-- SOURCE start --
Khadgam ()  is a 2002 Indian Telugu-language action drama film directed by Krishna Vamsi and produced by Sunkara Madhu Murali under Karthikeya Movies. It features Srikanth, Ravi Teja, Prakash Raj, Sonali Bendre, Sangeetha Krish and Kim Sharma in the prominent roles with music composed by Devi Sri Prasad.

Released on 29 November 2002, the film was successful. The film won five Nandi Awards and three Filmfare Awards. The film is remade in Hindi as Insan (2005).

Plot
Koti (Ravi Teja) is an aspiring film actor. He wants to be called Babu. Amjad (Prakash Raj) is a driver as well as a devout Muslim and is equally patriotic about India. His younger brother Azhar has been missing for the past year.

The cops of Hyderabad arrest an ISI terrorist Masood. In a bid to get him released, Pakistani authorities train Azhar and send him to Hyderabad to incite riots and create communal tension. Azhar returns to Hyderabad and stays with his brother Amjad. His clandestine activities include devising and executing a plan to release Masood.
-- SOURCE end --
-- MATERIAL FOR THIS TASK start --
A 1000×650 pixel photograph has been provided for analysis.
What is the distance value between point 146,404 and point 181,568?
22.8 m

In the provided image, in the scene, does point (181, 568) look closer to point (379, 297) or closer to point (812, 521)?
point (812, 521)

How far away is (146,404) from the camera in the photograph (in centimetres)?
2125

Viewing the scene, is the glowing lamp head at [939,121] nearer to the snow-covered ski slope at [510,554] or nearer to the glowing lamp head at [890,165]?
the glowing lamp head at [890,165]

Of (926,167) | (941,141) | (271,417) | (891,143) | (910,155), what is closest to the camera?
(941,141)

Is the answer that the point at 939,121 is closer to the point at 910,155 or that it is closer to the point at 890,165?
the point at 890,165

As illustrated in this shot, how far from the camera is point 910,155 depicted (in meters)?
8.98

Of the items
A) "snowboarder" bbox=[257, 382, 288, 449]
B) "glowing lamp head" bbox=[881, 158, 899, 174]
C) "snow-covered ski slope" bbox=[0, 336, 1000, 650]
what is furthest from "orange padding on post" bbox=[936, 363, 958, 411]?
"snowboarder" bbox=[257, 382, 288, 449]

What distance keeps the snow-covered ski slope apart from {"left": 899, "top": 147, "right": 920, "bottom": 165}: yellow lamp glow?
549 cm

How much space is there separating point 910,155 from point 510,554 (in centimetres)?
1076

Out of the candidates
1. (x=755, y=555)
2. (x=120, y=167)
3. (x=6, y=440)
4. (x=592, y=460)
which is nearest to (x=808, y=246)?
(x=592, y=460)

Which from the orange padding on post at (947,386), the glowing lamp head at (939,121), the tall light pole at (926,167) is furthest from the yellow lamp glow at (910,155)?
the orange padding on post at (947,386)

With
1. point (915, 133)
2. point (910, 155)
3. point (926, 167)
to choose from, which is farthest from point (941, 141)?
-- MATERIAL FOR THIS TASK end --
> _GIVEN EXERCISE 1_: List the actors that the Khadgam article names in the prominent roles.
> _GIVEN EXERCISE 2_: Copy the rows word for word, starting at the line that has "Is the answer" and continuing through the final row.

> _EXERCISE SOLUTION 1_: Srikanth, Ravi Teja, Prakash Raj, Sonali Bendre, Sangeetha Krish, Kim Sharma

> _EXERCISE SOLUTION 2_:
Is the answer that the point at 939,121 is closer to the point at 910,155 or that it is closer to the point at 890,165?
the point at 890,165

As illustrated in this shot, how far from the camera is point 910,155 depicted (in meters)?
8.98

Of the items
A) "snowboarder" bbox=[257, 382, 288, 449]
B) "glowing lamp head" bbox=[881, 158, 899, 174]
C) "snow-covered ski slope" bbox=[0, 336, 1000, 650]
what is furthest from "orange padding on post" bbox=[936, 363, 958, 411]?
"snowboarder" bbox=[257, 382, 288, 449]

What distance keeps the snow-covered ski slope apart from {"left": 899, "top": 147, "right": 920, "bottom": 165}: yellow lamp glow?
549 cm

How much space is there separating point 910,155 from point 510,554 (in centimetres)?
1076

Out of the candidates
1. (x=755, y=555)
2. (x=120, y=167)
3. (x=6, y=440)
4. (x=592, y=460)
which is nearest to (x=808, y=246)?
(x=592, y=460)

Which from the orange padding on post at (947,386), the glowing lamp head at (939,121), the tall light pole at (926,167) is furthest from the yellow lamp glow at (910,155)?
the orange padding on post at (947,386)

With
1. point (915, 133)
2. point (910, 155)
3. point (926, 167)
to choose from, which is farthest from point (941, 141)?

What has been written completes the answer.